Google created the PageRank random surfer to model how someone might browse the web without any particular goal in mind. Their idea was to determine, based solely on the links of the web, which are the most important pages. In particular, they wanted to use this to differentiate between the real "Sports Illustrated" and many other pages out there that just contain the term "Sports Illustrated." And they wanted to do this all types of businesses, not just those that are obvious like Sports Illustrated.

Here's a story from Lance Fortnow about the impact this had compared with the best search engine of the day:

http://blog.computationalcomplexity.org/2013/07/altavista-versus-google.html

But I digress, the PageRank random surfer is an entity that:

  • with probability α, follows a random link from the current page
  • with probability (1-α), jumps to a random node in the graph.

The PageRank score of a page is the probability of finding the surfer on that page after a large number of steps.

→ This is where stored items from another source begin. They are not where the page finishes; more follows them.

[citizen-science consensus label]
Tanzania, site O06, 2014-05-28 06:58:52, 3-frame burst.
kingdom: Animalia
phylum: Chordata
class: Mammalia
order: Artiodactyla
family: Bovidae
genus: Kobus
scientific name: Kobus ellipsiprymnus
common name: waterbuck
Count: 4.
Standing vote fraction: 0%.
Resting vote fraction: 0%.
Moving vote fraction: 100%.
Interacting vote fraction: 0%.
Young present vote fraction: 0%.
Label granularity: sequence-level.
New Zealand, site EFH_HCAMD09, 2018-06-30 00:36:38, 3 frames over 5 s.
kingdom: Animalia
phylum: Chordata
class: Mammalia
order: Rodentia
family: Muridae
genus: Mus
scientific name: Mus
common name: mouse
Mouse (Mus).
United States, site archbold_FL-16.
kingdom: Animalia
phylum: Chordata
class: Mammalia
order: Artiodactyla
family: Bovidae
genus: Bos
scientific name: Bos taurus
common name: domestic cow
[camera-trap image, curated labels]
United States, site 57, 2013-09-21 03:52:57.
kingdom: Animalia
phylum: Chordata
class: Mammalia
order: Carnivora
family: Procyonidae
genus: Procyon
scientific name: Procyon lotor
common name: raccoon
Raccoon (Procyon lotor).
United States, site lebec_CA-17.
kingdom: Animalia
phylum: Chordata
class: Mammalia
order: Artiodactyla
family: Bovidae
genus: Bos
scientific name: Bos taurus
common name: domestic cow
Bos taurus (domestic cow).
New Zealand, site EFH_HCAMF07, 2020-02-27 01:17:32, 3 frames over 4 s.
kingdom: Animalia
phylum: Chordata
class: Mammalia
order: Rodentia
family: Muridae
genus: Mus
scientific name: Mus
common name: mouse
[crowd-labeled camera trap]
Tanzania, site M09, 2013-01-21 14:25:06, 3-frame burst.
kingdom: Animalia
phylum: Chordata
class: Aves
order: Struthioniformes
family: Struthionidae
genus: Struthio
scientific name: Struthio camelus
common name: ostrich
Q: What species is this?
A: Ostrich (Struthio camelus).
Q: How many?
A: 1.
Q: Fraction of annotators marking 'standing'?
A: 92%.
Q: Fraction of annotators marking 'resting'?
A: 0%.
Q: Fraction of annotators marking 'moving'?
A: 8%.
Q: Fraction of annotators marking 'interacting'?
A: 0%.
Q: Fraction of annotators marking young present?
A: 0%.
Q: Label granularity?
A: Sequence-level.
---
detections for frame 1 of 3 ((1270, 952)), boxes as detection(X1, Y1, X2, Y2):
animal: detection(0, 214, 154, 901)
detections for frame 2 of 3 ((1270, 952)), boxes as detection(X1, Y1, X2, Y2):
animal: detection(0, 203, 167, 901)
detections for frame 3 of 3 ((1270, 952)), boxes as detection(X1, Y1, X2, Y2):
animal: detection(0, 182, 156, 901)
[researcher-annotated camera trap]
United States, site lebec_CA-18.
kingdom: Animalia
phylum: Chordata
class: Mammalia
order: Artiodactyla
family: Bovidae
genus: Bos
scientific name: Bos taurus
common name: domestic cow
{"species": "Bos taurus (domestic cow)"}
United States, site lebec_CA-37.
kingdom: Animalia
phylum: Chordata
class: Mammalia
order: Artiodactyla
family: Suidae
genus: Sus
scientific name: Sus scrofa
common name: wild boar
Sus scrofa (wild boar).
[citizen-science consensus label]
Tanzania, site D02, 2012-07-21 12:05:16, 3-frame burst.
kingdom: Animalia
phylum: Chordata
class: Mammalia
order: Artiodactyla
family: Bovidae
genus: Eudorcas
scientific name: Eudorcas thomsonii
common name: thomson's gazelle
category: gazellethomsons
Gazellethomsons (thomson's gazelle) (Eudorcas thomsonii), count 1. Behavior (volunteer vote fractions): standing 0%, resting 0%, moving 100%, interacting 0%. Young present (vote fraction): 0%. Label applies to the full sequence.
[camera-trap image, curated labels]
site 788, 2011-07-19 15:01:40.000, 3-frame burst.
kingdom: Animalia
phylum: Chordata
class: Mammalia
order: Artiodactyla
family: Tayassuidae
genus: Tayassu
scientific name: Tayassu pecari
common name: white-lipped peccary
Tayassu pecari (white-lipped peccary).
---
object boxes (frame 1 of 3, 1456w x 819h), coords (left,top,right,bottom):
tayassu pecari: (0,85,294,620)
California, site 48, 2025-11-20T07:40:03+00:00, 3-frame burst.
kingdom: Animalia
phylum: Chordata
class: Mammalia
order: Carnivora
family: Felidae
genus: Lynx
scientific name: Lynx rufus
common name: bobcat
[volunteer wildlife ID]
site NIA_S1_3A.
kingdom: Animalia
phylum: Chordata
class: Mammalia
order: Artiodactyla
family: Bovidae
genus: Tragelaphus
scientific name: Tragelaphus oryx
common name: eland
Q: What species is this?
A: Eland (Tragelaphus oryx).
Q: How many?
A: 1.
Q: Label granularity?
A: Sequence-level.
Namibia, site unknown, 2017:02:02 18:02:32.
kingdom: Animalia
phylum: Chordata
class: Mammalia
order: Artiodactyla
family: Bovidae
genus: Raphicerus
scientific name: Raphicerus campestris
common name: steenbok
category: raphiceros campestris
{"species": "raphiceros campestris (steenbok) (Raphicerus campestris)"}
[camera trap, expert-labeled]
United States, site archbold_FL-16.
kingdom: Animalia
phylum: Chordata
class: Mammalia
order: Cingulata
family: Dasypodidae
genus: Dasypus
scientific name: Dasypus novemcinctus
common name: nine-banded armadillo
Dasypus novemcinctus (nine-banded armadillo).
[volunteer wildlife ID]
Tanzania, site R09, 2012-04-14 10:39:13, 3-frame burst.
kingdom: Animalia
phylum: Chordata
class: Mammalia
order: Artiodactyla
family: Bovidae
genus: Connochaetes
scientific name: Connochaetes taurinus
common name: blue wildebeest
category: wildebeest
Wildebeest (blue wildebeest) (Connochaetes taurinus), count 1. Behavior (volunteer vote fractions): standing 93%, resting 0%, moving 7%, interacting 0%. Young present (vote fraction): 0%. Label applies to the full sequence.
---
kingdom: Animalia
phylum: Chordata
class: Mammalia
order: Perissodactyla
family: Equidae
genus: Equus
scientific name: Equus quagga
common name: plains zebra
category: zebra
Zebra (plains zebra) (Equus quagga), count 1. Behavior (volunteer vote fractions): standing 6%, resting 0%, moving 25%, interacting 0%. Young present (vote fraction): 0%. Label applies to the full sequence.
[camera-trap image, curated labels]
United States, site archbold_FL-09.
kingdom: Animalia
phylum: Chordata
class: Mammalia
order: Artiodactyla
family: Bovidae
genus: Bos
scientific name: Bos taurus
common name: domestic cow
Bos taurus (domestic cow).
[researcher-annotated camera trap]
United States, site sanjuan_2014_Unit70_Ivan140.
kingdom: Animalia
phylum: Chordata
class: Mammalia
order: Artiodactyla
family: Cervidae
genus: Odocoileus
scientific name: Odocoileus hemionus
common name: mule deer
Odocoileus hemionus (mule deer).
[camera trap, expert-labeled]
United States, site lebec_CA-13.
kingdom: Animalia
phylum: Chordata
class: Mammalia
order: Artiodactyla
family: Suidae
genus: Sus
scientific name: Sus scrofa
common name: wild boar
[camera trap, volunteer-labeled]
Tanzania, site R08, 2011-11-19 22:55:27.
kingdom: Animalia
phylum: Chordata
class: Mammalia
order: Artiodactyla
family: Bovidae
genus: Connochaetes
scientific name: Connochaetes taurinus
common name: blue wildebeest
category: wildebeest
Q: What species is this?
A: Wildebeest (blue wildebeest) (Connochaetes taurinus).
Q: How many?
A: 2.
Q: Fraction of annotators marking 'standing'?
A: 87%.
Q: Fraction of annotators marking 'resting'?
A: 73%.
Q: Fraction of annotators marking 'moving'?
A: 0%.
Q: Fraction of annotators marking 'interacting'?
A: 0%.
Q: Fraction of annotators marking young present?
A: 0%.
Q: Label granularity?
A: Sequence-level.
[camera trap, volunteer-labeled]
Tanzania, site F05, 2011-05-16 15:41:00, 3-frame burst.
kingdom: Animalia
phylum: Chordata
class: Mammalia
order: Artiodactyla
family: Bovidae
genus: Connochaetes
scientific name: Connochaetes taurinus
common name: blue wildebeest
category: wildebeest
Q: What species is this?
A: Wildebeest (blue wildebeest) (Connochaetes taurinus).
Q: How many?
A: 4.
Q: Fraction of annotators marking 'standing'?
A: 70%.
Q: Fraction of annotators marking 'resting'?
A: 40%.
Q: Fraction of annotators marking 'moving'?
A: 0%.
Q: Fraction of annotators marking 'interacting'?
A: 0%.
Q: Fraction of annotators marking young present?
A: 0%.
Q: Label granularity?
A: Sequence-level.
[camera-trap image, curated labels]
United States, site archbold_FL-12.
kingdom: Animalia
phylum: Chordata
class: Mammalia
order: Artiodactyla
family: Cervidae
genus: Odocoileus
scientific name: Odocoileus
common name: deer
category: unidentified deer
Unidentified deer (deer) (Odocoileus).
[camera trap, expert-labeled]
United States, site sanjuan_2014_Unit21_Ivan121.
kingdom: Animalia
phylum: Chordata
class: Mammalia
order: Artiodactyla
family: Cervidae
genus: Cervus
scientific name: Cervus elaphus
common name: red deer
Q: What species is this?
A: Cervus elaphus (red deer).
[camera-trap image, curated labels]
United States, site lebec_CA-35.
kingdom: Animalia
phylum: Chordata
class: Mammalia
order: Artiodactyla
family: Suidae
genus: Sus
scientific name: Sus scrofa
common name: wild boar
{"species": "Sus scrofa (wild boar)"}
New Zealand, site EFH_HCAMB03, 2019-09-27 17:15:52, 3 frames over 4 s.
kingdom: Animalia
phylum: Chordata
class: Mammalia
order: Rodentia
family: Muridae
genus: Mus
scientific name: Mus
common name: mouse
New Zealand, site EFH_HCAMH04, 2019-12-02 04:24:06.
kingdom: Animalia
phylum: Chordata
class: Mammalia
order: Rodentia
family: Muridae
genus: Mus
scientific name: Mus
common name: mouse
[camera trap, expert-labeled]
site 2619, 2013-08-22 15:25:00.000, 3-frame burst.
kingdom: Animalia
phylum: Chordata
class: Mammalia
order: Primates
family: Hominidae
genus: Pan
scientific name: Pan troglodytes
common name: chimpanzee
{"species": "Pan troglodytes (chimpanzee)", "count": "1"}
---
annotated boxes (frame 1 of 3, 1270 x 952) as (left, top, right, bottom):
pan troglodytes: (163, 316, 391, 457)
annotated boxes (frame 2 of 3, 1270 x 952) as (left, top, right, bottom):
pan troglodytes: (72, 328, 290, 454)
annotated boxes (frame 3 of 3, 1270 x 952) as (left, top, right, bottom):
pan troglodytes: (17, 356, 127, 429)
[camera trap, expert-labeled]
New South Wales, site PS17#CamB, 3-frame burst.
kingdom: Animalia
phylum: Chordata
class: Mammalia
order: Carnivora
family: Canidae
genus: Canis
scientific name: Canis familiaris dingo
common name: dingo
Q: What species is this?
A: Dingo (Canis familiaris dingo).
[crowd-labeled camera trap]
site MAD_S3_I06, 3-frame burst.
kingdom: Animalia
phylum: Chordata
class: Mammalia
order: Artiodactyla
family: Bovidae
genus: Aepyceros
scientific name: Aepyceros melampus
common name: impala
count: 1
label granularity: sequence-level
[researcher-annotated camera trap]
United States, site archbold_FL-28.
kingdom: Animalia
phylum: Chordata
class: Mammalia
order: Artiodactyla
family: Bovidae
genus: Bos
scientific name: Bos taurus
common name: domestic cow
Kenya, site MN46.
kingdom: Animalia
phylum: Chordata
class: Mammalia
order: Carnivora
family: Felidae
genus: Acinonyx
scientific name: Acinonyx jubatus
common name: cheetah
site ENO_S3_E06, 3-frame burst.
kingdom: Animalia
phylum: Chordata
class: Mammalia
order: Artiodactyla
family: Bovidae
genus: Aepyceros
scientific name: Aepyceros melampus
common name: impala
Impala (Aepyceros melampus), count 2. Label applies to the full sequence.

Step 1: Setup the adjacency matrix

In the following code, we establish the adjacency matrix from class.

A graph

In [2]:
A = [1 1 1 1 1 1;
     1 0 1 0 0 0;
     0 0 0 1 1 0;
     0 1 1 0 1 0;
     0 0 0 0 0 1;
     0 0 0 0 1 0]
alpha = 1/2
; # don't output anything in IJulia

Let's see how we can access information from the adjacency matrix.

In [5]:
find(A[5,:])
Out[5]:
1-element Array{Int64,1}:
 6
In [23]:
"""
`random_walk_step`
==================
This function uses the global variable A to
take a step of a random walk in the graph
represented by A.

`next = random_walk_step(page)` takes one
step of the PageRank random walk and
returns the subsequent page.

At each step, the surfer tosses a biased
coin. With probability alpha, the surfer
follows a link in the page. Otherwise the
surfer jumps to a random page.
"""
function random_walk_step(page)
    follow_link = rand() <= alpha
    if follow_link
        next = rand(find(A[page,:]))
        #println("Followed link from "*string(page)*" to "*string(next))
    else
        next = rand(1:size(A,1))
        #println("  Jumped from "*string(page)*" to "*string(next))
    end
    return next
end
@show random_walk_step(1)
random_walk_step(1) = 3
Out[23]:
3

Step 3: Do the Monte Carlo estimate.

Here, we run a Monte Carlo estimate of the random walk, starting from page 1.

In [28]:
n = size(A,1)
visits = zeros(Int64,n)
nsteps = 10000000
page = 1
for i=1:nsteps
    page = random_walk_step(page)
    visits[page] += 1
end
visits/nsteps
Out[28]:
6-element Array{Float64,1}:
 0.122236
 0.115053
 0.144044
 0.129472
 0.26375 
 0.225445

Step 4: Does the starting page matter?

Wait, you say, you started on Page 1! That's not far, we should have started on a random page. Let's see if this changes anything.

In [ ]:
# n = size(A,1)
visits = zeros(Int64,n)
nsteps = 1000000
page = rand(1:size(A,1))
for i=1:nsteps
    page = random_walk_step(page)
    visits[page] += 1
end
visits/nsteps

Not really. This is because after a jump step, the starting page doesn't matter at all.